SUPPLIED MATERIAL
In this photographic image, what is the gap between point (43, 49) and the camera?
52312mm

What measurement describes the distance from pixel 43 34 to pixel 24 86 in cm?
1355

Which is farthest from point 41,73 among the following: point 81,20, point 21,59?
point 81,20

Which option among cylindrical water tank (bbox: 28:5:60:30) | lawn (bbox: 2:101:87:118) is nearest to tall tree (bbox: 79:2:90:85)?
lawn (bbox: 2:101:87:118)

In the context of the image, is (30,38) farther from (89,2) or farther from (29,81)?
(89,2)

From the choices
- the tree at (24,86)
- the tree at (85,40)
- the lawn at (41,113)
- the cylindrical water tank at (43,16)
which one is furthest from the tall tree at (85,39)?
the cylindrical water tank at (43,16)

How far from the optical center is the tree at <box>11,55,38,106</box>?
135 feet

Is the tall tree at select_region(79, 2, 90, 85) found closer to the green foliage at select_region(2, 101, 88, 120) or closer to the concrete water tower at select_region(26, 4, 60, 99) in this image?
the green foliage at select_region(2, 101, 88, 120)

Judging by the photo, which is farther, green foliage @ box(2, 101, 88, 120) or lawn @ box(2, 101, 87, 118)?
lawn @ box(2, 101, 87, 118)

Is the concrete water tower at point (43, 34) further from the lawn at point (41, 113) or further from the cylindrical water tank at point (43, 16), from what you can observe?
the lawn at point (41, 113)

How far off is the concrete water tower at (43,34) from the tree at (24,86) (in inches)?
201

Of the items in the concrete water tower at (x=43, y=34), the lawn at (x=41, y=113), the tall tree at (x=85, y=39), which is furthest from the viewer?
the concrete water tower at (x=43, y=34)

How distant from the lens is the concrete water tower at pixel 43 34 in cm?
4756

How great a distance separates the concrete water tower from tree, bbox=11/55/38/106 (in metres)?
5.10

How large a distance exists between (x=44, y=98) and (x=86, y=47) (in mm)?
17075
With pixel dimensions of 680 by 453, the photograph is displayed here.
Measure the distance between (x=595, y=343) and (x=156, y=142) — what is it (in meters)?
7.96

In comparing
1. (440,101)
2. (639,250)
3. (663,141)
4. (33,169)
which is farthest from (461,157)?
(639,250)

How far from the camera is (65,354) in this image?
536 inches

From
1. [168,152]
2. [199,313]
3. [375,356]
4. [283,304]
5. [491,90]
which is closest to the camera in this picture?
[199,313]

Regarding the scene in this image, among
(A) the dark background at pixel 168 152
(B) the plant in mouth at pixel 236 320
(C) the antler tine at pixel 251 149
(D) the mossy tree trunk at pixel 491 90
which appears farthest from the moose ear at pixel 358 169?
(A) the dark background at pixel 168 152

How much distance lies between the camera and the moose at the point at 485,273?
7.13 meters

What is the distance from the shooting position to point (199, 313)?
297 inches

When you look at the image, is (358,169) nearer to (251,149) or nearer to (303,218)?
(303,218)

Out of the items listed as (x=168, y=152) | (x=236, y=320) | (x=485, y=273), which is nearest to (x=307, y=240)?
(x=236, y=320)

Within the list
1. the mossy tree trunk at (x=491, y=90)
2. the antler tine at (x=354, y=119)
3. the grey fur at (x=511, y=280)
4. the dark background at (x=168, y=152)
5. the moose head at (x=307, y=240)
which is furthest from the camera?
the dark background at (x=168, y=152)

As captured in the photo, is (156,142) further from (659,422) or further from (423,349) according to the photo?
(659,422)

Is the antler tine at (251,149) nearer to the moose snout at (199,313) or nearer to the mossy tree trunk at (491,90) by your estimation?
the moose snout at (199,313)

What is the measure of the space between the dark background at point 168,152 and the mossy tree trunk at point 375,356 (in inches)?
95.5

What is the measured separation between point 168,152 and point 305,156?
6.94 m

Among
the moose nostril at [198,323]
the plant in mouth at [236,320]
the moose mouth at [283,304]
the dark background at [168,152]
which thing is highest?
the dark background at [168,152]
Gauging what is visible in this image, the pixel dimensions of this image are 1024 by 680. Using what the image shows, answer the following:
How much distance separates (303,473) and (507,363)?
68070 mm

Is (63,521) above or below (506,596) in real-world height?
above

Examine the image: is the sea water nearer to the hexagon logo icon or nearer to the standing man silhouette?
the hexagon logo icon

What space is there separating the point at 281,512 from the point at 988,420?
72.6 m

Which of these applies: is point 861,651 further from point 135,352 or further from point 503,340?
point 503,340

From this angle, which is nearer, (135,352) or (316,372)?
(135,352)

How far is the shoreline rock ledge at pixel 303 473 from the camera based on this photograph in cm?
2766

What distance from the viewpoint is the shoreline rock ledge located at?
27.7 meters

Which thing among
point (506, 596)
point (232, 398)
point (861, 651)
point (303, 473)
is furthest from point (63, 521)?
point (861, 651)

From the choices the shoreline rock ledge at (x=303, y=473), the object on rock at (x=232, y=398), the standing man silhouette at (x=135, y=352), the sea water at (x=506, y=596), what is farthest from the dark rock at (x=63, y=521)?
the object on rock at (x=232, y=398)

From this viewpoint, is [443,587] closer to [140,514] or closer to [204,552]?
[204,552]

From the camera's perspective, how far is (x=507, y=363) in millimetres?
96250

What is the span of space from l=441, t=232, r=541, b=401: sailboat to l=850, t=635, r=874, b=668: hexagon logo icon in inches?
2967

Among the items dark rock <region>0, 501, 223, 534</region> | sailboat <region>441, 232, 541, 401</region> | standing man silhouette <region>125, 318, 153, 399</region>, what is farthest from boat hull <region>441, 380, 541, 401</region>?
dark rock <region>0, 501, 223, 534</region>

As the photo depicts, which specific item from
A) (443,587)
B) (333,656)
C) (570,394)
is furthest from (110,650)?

WRITTEN REQUEST
Gather every line of the material above that contains the word "background", keeping each line in its original order.

RESPONSE TO THIS TASK
(A) the dark background at pixel 168 152
(A) the dark background at pixel 168 152
4. the dark background at (x=168, y=152)
the dark background at (x=168, y=152)
What is the measure of the space between the dark background at point 168,152 and the mossy tree trunk at point 375,356 (in inches)?
the dark background at [168,152]
the dark background at [168,152]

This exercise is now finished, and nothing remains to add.